# CONSIGNE DE TRAVAIL 1:
Recopiez le passage du texte sur Mikaela Shiffrin qui va de « Mikaela Shiffrin s’est » jusqu'à « de dépasser Stenmark. » inclus.
# CONSIGNE DE TRAVAIL 2:
Répondez à ces questions d'après le texte sur Mikaela Shiffrin :
(a) Quelles médailles a-t-elle obtenues au Mondial, et dans quelles disciplines ?
(b) Dans quelle ville se dérouleront les finales de la semaine prochaine ?
(c) Lors de quels Jeux a-t-elle vécu une quinzaine catastrophique ?
# CONSIGNE DE TRAVAIL 3:
Rédigez la suite du texte sur Mikaela Shiffrin à partir de sa dernière phrase.

Ce vendredi, aidée par une bonne luminosité lors de son passage, elle a écrasé la première manche avant d’assurer sur le deuxième tracé pour dominer l’Italienne Federica Brignone et la Suédoise Sara Hector, championne olympique en titre. Intraitable, elle a ainsi enchaîné une 12e victoire en 27 départs, en plus de ses trois médailles au Mondial (or en géant, argent en super-G et en slalom).

Mikaela Shiffrin s’est assurée de remporter le « petit globe » du géant avant les finales de la semaine prochaine, à Soldeu (Andorre), où elle soulèvera également le « petit globe » du slalom et son cinquième « gros globe » de cristal (après 2017, 2018, 2019 et 2022).

“Quelle journée spectaculaire. Je savais que le « globe » en géant était gagné avant de m’élancer en deuxième manche. Avec ce brin de chance de la météo, je m’étais battue pour le décrocher !”, a réagi l’Américaine qui aura l’occasion, ce samedi, de dépasser Stenmark.

“Peu importe ce que je réussis, c’est incomparable par rapport à ce que vous avez accompli”, a dit Shiffrin à Stenmark dans un message vidéo envoyé au Suédois. “Peut-être que je vais gagner une 87e course, peut-être pas, mais mon plus grand rêve était d’être associée à vous dans la même phrase. Le skieur que vous avez été et la personne que vous êtes m’ont inspirée.”

L’Américaine a su se relever de plusieurs épreuves pour reprendre le fil d’une carrière exceptionnelle. La mort de son père, la pandémie de Covid-19, des problèmes au dos et une quinzaine catastrophique lors des Jeux de Pékin, rien n’a pu empêcher l’avènement programmé de la nouvelle reine du ski mondial.

# LIGNES FOURNIES:
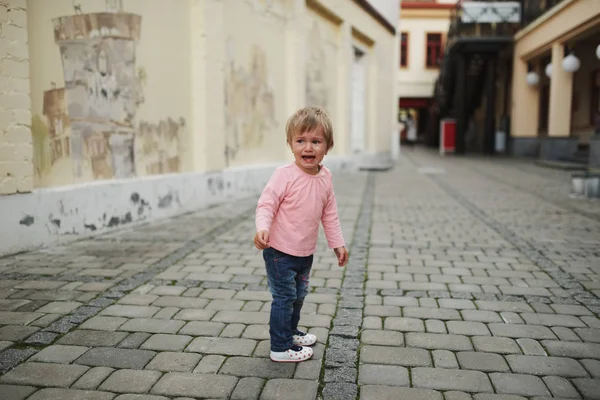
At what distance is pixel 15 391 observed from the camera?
2365 millimetres

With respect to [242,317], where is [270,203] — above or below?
above

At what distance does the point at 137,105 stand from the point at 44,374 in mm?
4547

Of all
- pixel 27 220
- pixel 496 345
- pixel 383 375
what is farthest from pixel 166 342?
pixel 27 220

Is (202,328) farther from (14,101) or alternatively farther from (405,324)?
(14,101)

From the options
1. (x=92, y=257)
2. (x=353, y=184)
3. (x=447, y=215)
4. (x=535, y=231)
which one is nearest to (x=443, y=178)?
(x=353, y=184)

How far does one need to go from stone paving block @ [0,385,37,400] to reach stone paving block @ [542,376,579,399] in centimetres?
234

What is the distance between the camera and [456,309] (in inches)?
138

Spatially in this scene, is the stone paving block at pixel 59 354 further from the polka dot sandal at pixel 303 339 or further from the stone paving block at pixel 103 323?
the polka dot sandal at pixel 303 339

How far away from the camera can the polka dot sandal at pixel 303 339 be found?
2900mm

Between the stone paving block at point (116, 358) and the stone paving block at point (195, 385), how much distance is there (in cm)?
22

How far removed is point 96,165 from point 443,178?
29.9 ft

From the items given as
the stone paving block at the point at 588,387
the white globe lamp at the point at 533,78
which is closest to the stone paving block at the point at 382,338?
the stone paving block at the point at 588,387

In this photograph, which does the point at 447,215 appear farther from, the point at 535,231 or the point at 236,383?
the point at 236,383

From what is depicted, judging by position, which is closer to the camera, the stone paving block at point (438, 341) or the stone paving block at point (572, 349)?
the stone paving block at point (572, 349)
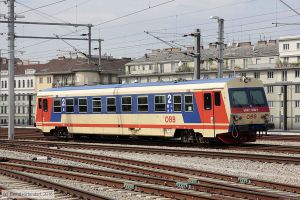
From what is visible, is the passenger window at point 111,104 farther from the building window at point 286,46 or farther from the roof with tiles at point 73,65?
the roof with tiles at point 73,65

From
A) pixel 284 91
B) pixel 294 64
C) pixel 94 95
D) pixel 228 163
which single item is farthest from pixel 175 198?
pixel 294 64

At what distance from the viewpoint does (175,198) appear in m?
11.8

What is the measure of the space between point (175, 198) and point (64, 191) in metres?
2.47

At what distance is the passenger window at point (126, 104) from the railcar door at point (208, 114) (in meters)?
4.43

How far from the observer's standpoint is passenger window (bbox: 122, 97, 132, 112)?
27.7 meters

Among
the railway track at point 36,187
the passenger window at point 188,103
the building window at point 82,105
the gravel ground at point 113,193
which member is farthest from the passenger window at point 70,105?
the gravel ground at point 113,193

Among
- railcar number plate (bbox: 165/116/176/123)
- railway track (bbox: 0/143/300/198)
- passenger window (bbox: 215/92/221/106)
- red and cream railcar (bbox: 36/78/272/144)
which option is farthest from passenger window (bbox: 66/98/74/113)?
passenger window (bbox: 215/92/221/106)

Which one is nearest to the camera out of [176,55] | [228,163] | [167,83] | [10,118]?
[228,163]

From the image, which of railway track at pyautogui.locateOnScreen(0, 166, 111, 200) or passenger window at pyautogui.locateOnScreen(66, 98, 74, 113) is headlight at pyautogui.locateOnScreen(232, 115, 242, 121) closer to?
passenger window at pyautogui.locateOnScreen(66, 98, 74, 113)

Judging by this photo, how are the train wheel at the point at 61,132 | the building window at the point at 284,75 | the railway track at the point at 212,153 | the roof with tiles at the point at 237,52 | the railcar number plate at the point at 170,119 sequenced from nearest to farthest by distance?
1. the railway track at the point at 212,153
2. the railcar number plate at the point at 170,119
3. the train wheel at the point at 61,132
4. the building window at the point at 284,75
5. the roof with tiles at the point at 237,52

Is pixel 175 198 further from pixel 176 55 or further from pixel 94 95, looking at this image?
pixel 176 55

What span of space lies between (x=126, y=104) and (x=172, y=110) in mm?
3017

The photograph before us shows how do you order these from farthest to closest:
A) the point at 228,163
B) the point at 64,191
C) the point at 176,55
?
the point at 176,55 < the point at 228,163 < the point at 64,191

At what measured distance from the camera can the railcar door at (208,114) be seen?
2416cm
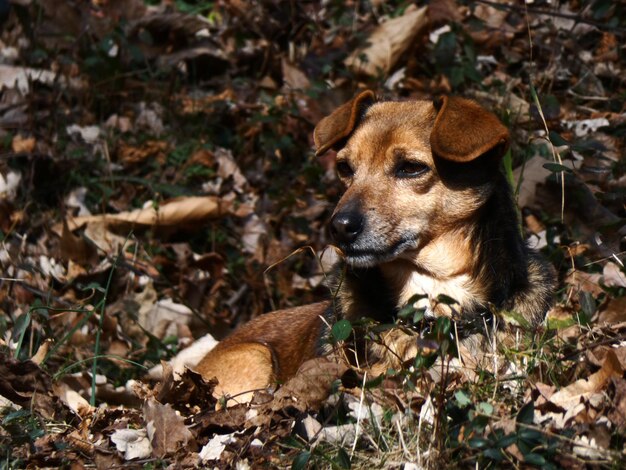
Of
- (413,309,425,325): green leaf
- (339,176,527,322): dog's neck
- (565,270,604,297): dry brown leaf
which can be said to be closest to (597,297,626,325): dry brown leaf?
(565,270,604,297): dry brown leaf

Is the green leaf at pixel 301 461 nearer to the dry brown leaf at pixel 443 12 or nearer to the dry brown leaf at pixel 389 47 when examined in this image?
the dry brown leaf at pixel 389 47

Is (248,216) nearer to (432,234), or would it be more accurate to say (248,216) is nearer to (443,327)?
(432,234)

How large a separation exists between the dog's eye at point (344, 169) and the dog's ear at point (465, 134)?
0.66 m

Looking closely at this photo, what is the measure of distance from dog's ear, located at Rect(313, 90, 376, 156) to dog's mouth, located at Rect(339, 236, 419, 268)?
0.83 m

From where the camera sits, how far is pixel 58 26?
9.55 meters

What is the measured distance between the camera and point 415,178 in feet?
16.6

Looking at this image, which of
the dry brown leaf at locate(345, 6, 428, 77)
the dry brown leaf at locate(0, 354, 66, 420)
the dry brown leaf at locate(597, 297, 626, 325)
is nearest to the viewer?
the dry brown leaf at locate(0, 354, 66, 420)

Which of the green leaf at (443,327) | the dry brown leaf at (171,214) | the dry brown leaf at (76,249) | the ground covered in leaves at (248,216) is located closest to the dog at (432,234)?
the ground covered in leaves at (248,216)

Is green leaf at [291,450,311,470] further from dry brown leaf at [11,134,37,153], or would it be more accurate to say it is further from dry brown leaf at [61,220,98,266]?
dry brown leaf at [11,134,37,153]

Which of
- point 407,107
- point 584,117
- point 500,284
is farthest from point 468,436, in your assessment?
point 584,117

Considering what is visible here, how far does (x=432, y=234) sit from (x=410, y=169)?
14.7 inches

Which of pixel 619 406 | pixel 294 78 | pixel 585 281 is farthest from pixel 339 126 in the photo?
pixel 294 78

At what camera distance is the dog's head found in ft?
15.8

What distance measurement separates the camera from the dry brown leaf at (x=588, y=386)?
12.3 feet
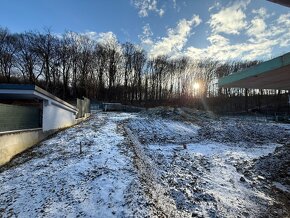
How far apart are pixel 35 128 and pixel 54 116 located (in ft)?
8.75

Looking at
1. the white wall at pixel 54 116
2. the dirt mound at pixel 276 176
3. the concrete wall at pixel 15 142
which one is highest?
the white wall at pixel 54 116

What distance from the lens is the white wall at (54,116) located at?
39.9ft

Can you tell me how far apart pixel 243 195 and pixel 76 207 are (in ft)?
15.0

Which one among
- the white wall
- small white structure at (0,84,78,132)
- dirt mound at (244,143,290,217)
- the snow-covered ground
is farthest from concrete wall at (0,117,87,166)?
dirt mound at (244,143,290,217)

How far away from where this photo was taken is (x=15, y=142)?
8859 millimetres

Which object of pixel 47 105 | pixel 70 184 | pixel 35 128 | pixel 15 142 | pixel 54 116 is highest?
pixel 47 105

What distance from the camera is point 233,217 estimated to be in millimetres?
4855

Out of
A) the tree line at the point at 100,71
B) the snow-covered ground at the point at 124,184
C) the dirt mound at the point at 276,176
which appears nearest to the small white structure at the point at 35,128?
the snow-covered ground at the point at 124,184

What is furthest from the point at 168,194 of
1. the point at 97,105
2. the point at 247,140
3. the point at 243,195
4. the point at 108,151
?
the point at 97,105

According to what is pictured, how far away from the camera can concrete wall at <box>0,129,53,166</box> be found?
7.93 metres

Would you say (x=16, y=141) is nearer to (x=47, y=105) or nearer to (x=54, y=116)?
(x=47, y=105)

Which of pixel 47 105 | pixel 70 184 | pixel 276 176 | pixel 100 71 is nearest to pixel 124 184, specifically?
pixel 70 184

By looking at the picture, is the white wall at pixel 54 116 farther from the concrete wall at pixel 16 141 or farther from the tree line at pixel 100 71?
the tree line at pixel 100 71

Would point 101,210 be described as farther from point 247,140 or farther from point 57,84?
point 57,84
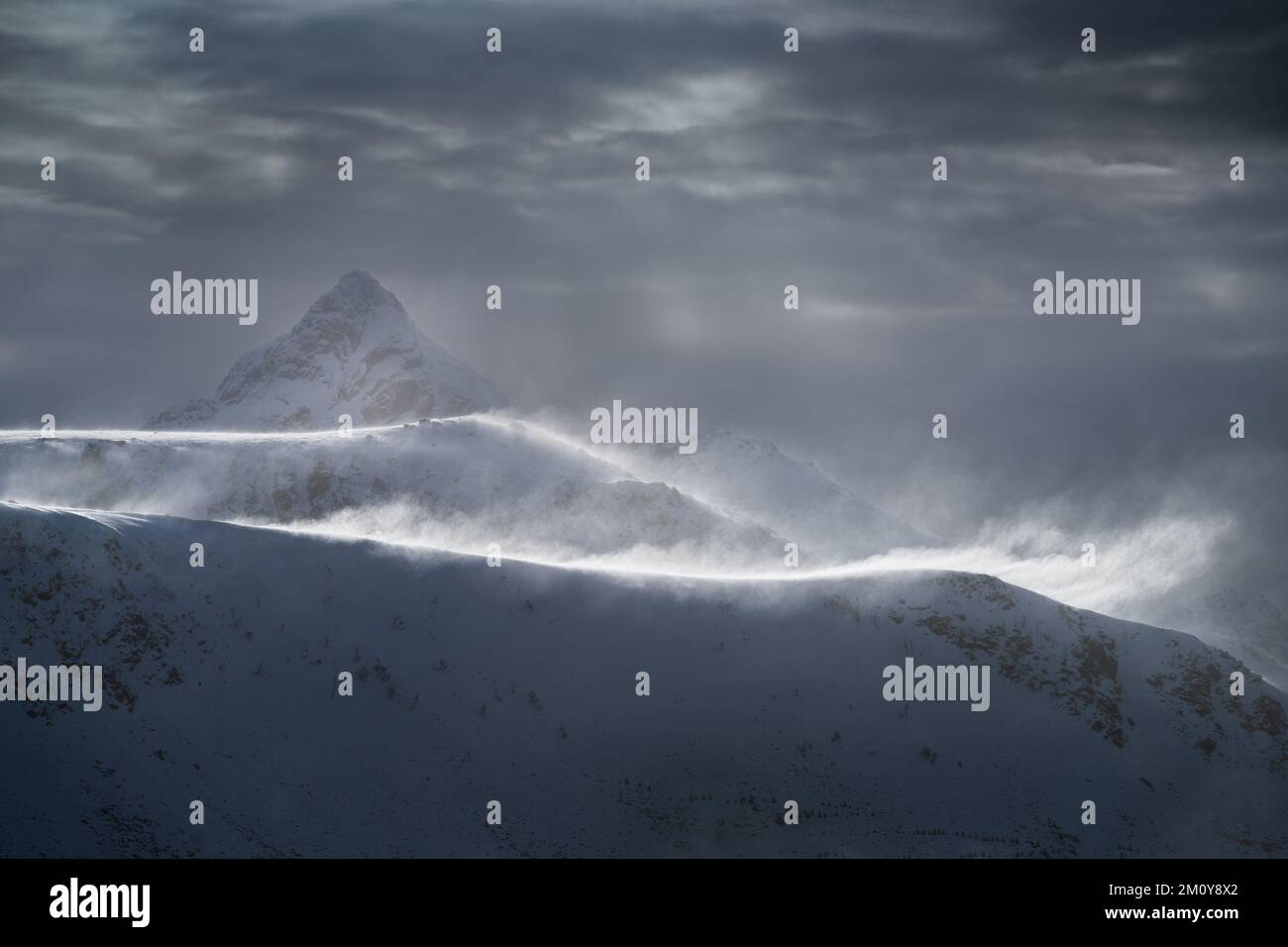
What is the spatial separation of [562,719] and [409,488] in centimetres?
7224

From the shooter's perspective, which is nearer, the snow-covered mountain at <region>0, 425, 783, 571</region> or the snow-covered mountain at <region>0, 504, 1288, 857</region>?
the snow-covered mountain at <region>0, 504, 1288, 857</region>

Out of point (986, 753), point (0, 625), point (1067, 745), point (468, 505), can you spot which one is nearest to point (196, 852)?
point (0, 625)

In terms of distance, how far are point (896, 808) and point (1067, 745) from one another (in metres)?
15.8

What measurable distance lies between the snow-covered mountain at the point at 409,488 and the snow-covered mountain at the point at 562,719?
3584cm

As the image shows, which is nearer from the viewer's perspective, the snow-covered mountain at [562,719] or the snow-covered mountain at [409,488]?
the snow-covered mountain at [562,719]

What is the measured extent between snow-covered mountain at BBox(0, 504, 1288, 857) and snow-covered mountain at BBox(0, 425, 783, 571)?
3584 centimetres

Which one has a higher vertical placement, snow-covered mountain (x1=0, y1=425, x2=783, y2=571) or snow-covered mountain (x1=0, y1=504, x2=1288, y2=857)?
snow-covered mountain (x1=0, y1=425, x2=783, y2=571)

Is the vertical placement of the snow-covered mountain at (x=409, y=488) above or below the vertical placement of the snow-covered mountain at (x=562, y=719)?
above

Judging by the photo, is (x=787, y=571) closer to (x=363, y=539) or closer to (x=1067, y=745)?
(x=1067, y=745)

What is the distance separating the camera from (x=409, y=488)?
14862cm

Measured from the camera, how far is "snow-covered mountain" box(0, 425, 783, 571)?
136250 millimetres

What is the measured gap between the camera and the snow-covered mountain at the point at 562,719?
2744 inches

# ZONE DE RÉPONSE 1:
Mikaela Shiffrin s’est assurée de remporter le « petit globe » du géant avant les finales de la semaine prochaine, à Soldeu (Andorre), où elle soulèvera également le « petit globe » du slalom et son cinquième « gros globe » de cristal (après 2017, 2018, 2019 et 2022).

“Quelle journée spectaculaire. Je savais que le « globe » en géant était gagné avant de m’élancer en deuxième manche. Avec ce brin de chance de la météo, je m’étais battue pour le décrocher !”, a réagi l’Américaine qui aura l’occasion, ce samedi, de dépasser Stenmark.

# ZONE DE RÉPONSE 2:
(a) L'or en géant, l'argent en super-G et l'argent en slalom.
(b) À Soldeu, en Andorre.
(c) Lors des Jeux de Pékin.

# ZONE DE RÉPONSE 3:
“Il y a dix-sept ans que j’y travaille. Tout le monde dit que c’est arrivé vite, mais ça m’a semblé une éternité.”

La déclaration de Mikaela Shiffrin n’est pas liée à son record. Elle date de plus de dix ans, lorsque l’Américaine s’était imposée pour la première fois sur le circuit, se révélant à la face du monde en décembre 2012, à Are déjà. Poussée par ses parents et le désir de copier son grand frère, Shiffrin a quitté Vail et le Colorado à 8 ans pour rejoindre la Burke Mountain Academy, une école privée spécialisée dans le ski de compétition dans le Vermont.

Surdouée, elle a débarqué sur la scène internationale à deux jours de ses 16 ans, le 11 mars 2011, à Spindleruv Mlyn.

“J’étais une petite fille très ambitieuse, qui se voulait parfaite…”, raconte-t-elle. « Je suis arrivée sur ce géant en me disant que je pouvais gagner alors que j’ai terminé 43e de la première manche ! En slalom, le lendemain, j’avais moins pensé au résultat, mais plus au ski que je voulais montrer.”

Et elle termina 32e de la première manche.

“Ce fut ma première leçon, je l’ai gardée en tête toute ma carrière.”

Véritable prodige, l’Américaine est devenue championne olympique de slalom à 18 ans, en février 2014, à Sotchi. Après son explosion précoce, elle étendit son talent à plusieurs disciplines et gagna trois fois d’affilée le classement de la Coupe du monde, de 2017 à 2019.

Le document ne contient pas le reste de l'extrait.